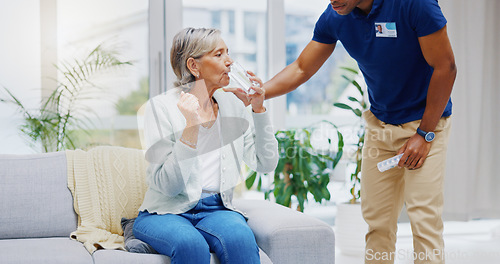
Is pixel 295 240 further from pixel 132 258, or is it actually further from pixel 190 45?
pixel 190 45

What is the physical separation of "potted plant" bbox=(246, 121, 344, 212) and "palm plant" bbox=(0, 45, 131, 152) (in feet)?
3.72

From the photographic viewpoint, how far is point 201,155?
2027 millimetres

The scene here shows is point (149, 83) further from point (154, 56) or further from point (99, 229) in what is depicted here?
point (99, 229)

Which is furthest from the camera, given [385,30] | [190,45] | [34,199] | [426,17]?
[34,199]

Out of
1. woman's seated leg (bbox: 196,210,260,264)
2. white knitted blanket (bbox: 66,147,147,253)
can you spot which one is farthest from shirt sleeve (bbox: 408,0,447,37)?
white knitted blanket (bbox: 66,147,147,253)

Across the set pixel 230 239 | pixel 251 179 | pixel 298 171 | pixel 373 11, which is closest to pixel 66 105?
pixel 251 179

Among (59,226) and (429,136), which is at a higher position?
(429,136)

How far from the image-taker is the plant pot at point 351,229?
335cm

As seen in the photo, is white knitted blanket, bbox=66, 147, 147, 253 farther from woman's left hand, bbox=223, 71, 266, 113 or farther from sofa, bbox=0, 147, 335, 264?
woman's left hand, bbox=223, 71, 266, 113

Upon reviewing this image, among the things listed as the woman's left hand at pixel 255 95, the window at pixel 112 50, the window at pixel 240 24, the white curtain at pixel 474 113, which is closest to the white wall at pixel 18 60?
the window at pixel 112 50

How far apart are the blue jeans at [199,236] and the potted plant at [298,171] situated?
1458 mm

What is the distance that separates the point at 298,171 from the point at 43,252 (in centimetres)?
189

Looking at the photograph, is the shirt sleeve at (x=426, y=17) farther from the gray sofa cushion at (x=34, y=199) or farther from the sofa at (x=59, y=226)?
the gray sofa cushion at (x=34, y=199)

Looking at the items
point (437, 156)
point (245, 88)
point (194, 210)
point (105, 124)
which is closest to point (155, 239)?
point (194, 210)
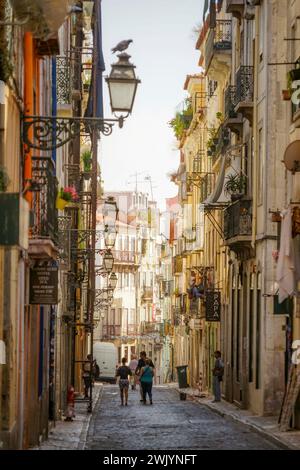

--------------------

=== WHAT IS BEING ASKED ===
Copy the lines from the one containing "What is the distance" through the end of the records, swapping "closest" for "nearest" and changing nothing else. Leave the pictures out.

=== OUTPUT FOR THIS EXERCISE ===
What is the distance that separates the point at 298,171 from the point at 43,252 (in centimetres)?
189

Looking at the photograph, is the shirt sleeve at (x=426, y=17) farther from the gray sofa cushion at (x=34, y=199) or farther from the sofa at (x=59, y=226)?
the gray sofa cushion at (x=34, y=199)

Looking at the items
point (437, 156)
point (245, 88)
point (194, 210)
point (105, 124)
which is nearest to point (155, 239)?
point (194, 210)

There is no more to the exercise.